X	Y	Z	\({\bf{F(x,y,z) = x}}\)	Boolean sum
0	0	0	0	\({\bf{x + y + z}}\)
0	0	1	0	\({\bf{x + y + }}\overline {\bf{z}} \)
0	1	0	0	\({\bf{x + }}\overline {\bf{y}} {\bf{ + z}}\)
0	1	1	0	\({\bf{x + }}\overline {\bf{y}} {\bf{ + }}\overline {\bf{z}} \)
1	0	0	1	\(\overline {\bf{x}} {\bf{ + y + z}}\)
1	0	1	1	\(\overline {\bf{x}} {\bf{ + y + }}\overline {\bf{z}} \)
1	1	0	1	\(\overline {\bf{x}} {\bf{ + }}\overline {\bf{y}} {\bf{ + z}}\)
1	1	1	1	\(\overline {\bf{x}} {\bf{ + }}\overline {\bf{y}} {\bf{ + }}\overline {\bf{z}} \)

The product of sums expansion F then contains a factor for every row that has a 0 in the column. A factor in the sum of the three variables.

\({\bf{F(x,y,z) = }}\left( {{\bf{x + y + z}}} \right)\left( {{\bf{x + y + }}\overline {\bf{z}} } \right)\left( {{\bf{x + }}\overline {\bf{y}} {\bf{ + z}}} \right)\left( {{\bf{x + }}\overline {\bf{y}} {\bf{ + }}\overline {\bf{z}} } \right)\).

Evaluate the product of sums expansion for part (d).(d)

Here, \({\bf{F(x,y,z) = x}}\overline {\bf{y}} \)

First find the value of F.

X	Y	Z	\(\overline {\bf{y}} \)	\({\bf{F(x,y,z) = x}}\)	Boolean sum
0	0	0	1	0	\({\bf{x + y + z}}\)
0	0	1	1	0	\({\bf{x + y + }}\overline {\bf{z}} \)
0	1	0	0	0	\({\bf{x + }}\overline {\bf{y}} {\bf{ + z}}\)
0	1	1	0	0	\({\bf{x + }}\overline {\bf{y}} {\bf{ + }}\overline {\bf{z}} \)
1	0	0	1	1	\(\overline {\bf{x}} {\bf{ + y + z}}\)
1	0	1	1	1	\(\overline {\bf{x}} {\bf{ + y + }}\overline {\bf{z}} \)
1	1	0	0	0	\(\overline {\bf{x}} {\bf{ + }}\overline {\bf{y}} {\bf{ + z}}\)
1	1	1	0	0	\(\overline {\bf{x}} {\bf{ + }}\overline {\bf{y}} {\bf{ + }}\overline {\bf{z}} \)
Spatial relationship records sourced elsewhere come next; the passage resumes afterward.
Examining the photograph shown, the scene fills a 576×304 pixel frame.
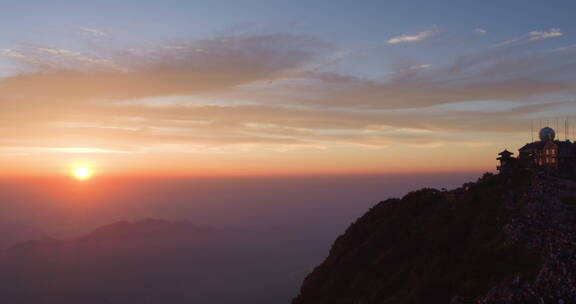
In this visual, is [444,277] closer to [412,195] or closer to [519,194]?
[519,194]

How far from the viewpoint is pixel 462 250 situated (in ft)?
84.8

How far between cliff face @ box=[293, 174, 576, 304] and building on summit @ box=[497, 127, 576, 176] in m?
7.97

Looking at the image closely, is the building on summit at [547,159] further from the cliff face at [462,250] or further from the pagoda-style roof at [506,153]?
the cliff face at [462,250]

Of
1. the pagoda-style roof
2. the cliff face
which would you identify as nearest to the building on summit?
the pagoda-style roof

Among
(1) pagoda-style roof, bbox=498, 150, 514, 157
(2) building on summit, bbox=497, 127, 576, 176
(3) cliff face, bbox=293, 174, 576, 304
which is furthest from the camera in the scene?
(1) pagoda-style roof, bbox=498, 150, 514, 157

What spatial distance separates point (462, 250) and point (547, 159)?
2827 centimetres

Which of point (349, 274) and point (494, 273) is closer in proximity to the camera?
point (494, 273)

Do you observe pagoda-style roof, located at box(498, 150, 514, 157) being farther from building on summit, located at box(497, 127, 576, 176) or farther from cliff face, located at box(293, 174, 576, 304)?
cliff face, located at box(293, 174, 576, 304)

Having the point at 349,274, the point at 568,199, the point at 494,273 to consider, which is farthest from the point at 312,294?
the point at 568,199

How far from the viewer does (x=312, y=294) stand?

The product of sums expansion F then contains a factor for every row that has a 0 in the column. A factor in the sum of the three variables.

Therefore, the sum of products expansions is \({\bf{F(x,y,z) = }}\left( {{\bf{x + y + z}}} \right)\left( {{\bf{x + y + }}\overline {\bf{z}} } \right)\left( {{\bf{x + }}\overline {\bf{y}} {\bf{ + z}}} \right)\left( {{\bf{x + }}\overline {\bf{y}} {\bf{ + }}\overline {\bf{z}} } \right)\left( {\overline {\bf{x}} {\bf{ + }}\overline {\bf{y}} {\bf{ + z}}} \right)\left( {\overline {\bf{x}} {\bf{ + }}\overline {\bf{y}} {\bf{ + }}\overline {\bf{z}} } \right)\).